Can you create the array you need with from shape ptr? Why not? If you can't, it's likely not an array view that we can represent.

Initially for my problem the output of from_shape_ptr looked perfect for creating a sliding window (with the kernel size) over my image. But, as @zeroexcuses pointed out, it also (as it should) creates [[4,5],[8,9]] and this is not a valid window.

I agree with you that from_shape_ptr cannot create the view I need for my problem. Therefor I'm now looking at windows as a possible solutions, although this will result in an extra loop and extra memory (compared to a view solution).

Are you doing something deep learning related? Are you throwing a batch of convolution filters at it ?

Suppose we start a a nxn image, run M kxk convolutions at the same time, then we end up with a sgemm which is:

im2col matrix: (n-k+1)(n-k+1) by kk
kernel matrix: k*k by M

where M here is often something like 32, 64, 128, ...
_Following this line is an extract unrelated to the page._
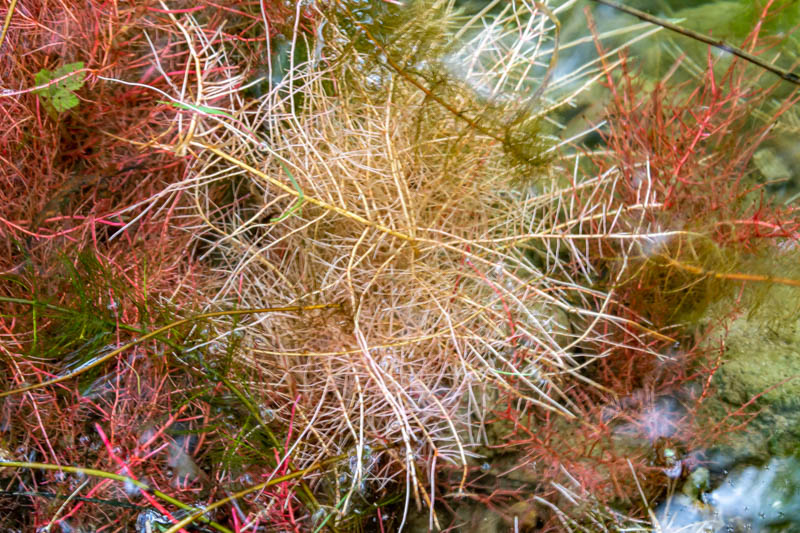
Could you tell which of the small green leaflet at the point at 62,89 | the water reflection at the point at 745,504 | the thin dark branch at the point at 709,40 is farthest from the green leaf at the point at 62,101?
the water reflection at the point at 745,504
So, at this point, the sgemm between the two matrices above is likely to completely dominate whatever time it takes to construct the im2col matrix, and we want to do this extra copying because having the right memory layout will speed up the sgemm

I'm using the convolution for image processing as a test-case for Rust. I want to speed up a webinterface now completely written in javascript using WASM. Furthermore I'm looking into the possibilities of using Rust code on our cluster form image processing.

I did time the different parts of the code and you are right that the extra for-loop is not very expensive. Actually I ended up implementing the convolution in FFT with rustfft which gave a an immense speedup using large images.

Thanks again for all the help en suggestions!